NC AG candidate shared false info on crime, then deleted it. His response? Ask my opponent
Republican Attorney General candidate and Congressman Dan Bishop shared fake information about crime statistics online Monday, then deleted his post.
Bishop shared an X post from right-wing personality Greg Price that falsely said FBI data claimed there were zero homicides in Los Angeles and New Orleans last year, and that FBI data showing a drop in crime “relies on” there being no homicides in those cities.
“The falsehoods we are expected to choke down are ridiculous,” Bishop wrote on X, formerly Twitter.
But the FBI data provides those numbers. The Los Angeles Police Department reported 325 homicides in 2023. New Orleans police reported 198.
The post Bishop shared only shows a screenshot of demographic data left blank.
Bishop campaign aide Jim Blaine on Tuesday declined to directly address the now-deleted social media post from his boss.
“Do you think you will write any stories about Jeff Jackson’s voting record this year?” he said, referring to the Democratic candidate in the race, also a congressman from the Charlotte area.
Bishop’s spokesperson, Pat Ryan, did not answer questions Tuesday about why Bishop shared the post or whether Bishop believed the FBI’s statistics.
Ryan instead, in an email, criticized Jackson and The Charlotte Observer.
What FBI crime stats show
Bishop has attacked the FBI. In 2022, he said Republicans “must smash the FBI into a million pieces.”
FBI crime statistics come from local law enforcement and then go into a larger report.
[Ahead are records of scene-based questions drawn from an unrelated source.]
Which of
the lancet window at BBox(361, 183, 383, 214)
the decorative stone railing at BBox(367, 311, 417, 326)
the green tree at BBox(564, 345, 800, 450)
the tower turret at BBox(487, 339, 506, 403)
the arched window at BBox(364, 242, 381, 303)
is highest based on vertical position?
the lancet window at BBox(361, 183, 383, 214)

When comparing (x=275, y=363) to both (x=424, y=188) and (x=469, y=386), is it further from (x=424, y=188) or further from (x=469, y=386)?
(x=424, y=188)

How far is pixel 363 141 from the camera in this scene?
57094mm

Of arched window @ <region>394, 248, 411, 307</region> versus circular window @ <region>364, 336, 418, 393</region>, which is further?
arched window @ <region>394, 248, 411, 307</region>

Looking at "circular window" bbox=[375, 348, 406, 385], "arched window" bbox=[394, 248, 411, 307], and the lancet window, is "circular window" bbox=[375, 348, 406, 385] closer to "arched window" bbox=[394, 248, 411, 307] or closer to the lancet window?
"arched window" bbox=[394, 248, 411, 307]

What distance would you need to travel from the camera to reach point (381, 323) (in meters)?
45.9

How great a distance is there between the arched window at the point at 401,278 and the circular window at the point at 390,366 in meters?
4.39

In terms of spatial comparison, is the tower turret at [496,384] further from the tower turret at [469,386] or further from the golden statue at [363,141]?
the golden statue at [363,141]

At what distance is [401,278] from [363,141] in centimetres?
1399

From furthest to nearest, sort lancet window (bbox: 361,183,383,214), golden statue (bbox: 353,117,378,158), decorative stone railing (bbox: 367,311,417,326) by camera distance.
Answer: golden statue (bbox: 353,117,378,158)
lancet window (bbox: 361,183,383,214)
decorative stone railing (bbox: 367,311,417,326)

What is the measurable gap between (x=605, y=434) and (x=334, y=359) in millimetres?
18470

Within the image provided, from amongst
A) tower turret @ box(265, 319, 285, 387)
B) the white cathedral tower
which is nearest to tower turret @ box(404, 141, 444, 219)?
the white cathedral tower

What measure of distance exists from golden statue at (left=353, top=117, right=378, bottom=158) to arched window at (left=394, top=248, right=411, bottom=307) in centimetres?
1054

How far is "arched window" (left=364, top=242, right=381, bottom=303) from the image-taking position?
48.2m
The numbers give police, government officials and the public a broad idea of crime trends, though they are sometimes incomplete.
Nationally, violent crime saw a drop in 2023. Murders dropped dramatically.
In North Carolina, too, violent crime dropped last year, according to the FBI’s data. That includes homicides.
Despite national trends, homicides in Charlotte have increased this year. More people were killed in the city from January through June of this year than in the first six months of any year since at least 2015, The Charlotte Observer previously reported.